The lease mechanism matters. Leader crashes, lease expires, another node takes over. This prevents stale leadership where a dead process appears to still be in charge.

Handling Failures and Recovery

etcd tolerates node failures gracefully:

Minority down: Cluster continues serving reads and writes
Leader down: New leader elected within seconds, brief write pause
Majority down: Cluster unavailable (cannot guarantee consistency without majority)

# Check cluster health
etcdctl endpoint health

# Check member list
etcdctl member list

# Remove a failed member
etcdctl member remove <member-id>

Recovering nodes must catch up on missed updates. etcd supports:

Snapshot recovery: Restore from a recent snapshot and replay WAL entries
Member migration: Replace failed node with a new one that learns from the leader

For production clusters, regular snapshots are essential. Without them, a recovering node might replay years of WAL entries.

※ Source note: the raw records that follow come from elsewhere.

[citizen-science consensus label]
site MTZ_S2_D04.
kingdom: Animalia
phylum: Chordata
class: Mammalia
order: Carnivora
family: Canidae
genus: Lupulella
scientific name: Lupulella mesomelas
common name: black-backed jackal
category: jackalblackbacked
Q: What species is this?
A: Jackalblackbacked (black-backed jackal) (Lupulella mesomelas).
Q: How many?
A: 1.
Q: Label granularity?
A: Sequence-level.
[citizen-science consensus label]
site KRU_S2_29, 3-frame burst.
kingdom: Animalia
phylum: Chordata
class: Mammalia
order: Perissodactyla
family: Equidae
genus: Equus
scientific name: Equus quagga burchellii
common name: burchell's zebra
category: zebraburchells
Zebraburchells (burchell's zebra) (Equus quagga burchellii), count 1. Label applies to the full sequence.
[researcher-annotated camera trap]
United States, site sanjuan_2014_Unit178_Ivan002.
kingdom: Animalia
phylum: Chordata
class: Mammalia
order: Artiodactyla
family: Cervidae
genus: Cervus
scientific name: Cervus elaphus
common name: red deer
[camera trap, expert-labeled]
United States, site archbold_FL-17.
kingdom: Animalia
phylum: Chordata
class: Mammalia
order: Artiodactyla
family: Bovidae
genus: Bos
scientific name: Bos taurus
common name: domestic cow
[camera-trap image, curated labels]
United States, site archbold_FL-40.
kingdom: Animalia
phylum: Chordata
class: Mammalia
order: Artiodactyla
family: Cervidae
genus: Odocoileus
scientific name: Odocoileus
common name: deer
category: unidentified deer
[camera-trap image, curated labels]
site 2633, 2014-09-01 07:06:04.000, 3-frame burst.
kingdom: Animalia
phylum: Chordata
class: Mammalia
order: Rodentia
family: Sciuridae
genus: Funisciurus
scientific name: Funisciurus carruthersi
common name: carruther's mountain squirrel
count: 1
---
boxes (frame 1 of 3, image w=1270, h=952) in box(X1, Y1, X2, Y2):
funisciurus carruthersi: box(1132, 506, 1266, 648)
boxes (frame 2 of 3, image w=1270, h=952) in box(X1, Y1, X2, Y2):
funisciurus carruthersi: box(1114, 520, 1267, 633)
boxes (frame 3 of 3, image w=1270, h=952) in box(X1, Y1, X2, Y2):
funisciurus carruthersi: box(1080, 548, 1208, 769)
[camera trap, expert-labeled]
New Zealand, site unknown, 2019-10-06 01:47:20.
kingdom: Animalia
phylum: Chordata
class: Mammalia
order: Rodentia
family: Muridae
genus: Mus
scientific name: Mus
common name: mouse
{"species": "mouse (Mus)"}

WAL and Snapshot Mechanics

etcd uses a Write-Ahead Log (WAL) to ensure durability of committed operations before applying them to the state machine. Every write that passes Raft consensus gets written to the WAL before being applied.

WAL structure:

wal/
├── 0.index              # WAL metadata
├── 1.snap/              # Snapshot of state at index 1
│   ├── db               # BoltDB snapshot file
│   └── metadata
├── 2.wal/               # WAL for entries 2 onwards
│   ├── 0.index          # First WAL segment index
│   ├── 0000000000000000-0000000000000000.wal
│   └── 0000000000000001-0000000000000256.wal

Each WAL segment file contains record batches with:

Type: Entry (raft log entry), State (hard state like term/vote), etc.
Term: Raft term number
Index: Log entry index
Data: The actual write command

graph LR
    A[Client Write] --> B[Raft Propose]
    B --> C[Append to WAL]
    C --> D[Replicate to Followers]
    D --> E[Wait for Majority Ack]
    E --> F[Mark Committed in WAL]
    F --> G[Apply to State Machine]
    G --> H[Write Snapshot]

Snapshotting process:

When the WAL grows too large or during routine snapshots, etcd creates a snapshot:

etcd takes a BoltDB snapshot of the current state
WAL is truncated - old entries are discarded
New member joining can restore from snapshot + replay only recent WAL

# Manually trigger a snapshot
etcdctl snapshot save /tmp/etcd-snap.db

# Check snapshot status
etcdctl snapshot status /tmp/etcd-snap.db

# Restore from snapshot (for disaster recovery)
etcdctl snapshot restore /tmp/etcd-snap.db \
  --name etcd-1 \
  --initial-cluster etcd-1=http://192.168.1.1:2380 \
  --initial-cluster-token etcd-cluster-1 \
  --initial-advertise-peer-urls http://192.168.1.1:2380

Why snapshots matter:

Without Snapshots	With Snapshots
New node must replay ALL WAL entries	New node replays only recent entries
Recovery time = years of entries	Recovery time = minutes of entries
Disk space unbounded	WAL bounded by snapshot interval
Memory pressure from WAL index	Clean, bounded WAL

Operational best practices:

Monitor etcd_server_snapshot_apply_in_progress_total metric
Set --snapshot-count to control how often snapshots are taken (default: 100,000)
Ensure adequate disk space for WAL + snapshots during heavy write periods

Performance Characteristics

etcd is not designed for high throughput on large datasets. It excels at:

Megabytes to gigabytes of critical configuration
Consistent latency operations (1-10ms typically)
Thousands of watches and frequent small updates

Rough numbers for a 3-node cluster on modern hardware:

Write latency: 1-5ms at 10k+ QPS
Read latency: sub-millisecond for cached reads
Watch scalability: 100k+ concurrent watches

These come from etcd team’s benchmarking. Real-world performance depends on network latency, disk I/O, and cluster size.

Kubernetes Integration

Kubernetes stores all cluster state in etcd. kubectl get pods? API server reads from etcd. Deploy a service? API server writes to etcd, controllers watching react.

graph TD
    A[kubectl] -->|HTTP| B[API Server]
    B -->|Read/Write| C[etcd]
    D[Controller] -->|Watch| B
    D -.->|Reconcile| E[Pod]
    B -.->|Notify| D

This tight coupling means etcd failures affect the entire Kubernetes control plane. If etcd is unavailable:

No new pods scheduled
Existing pods keep running (kubelets manage them independently)
Services cannot be created or modified
DNS might stop resolving new entries

Kubernetes deployments typically run etcd on dedicated nodes with redundant storage and monitoring.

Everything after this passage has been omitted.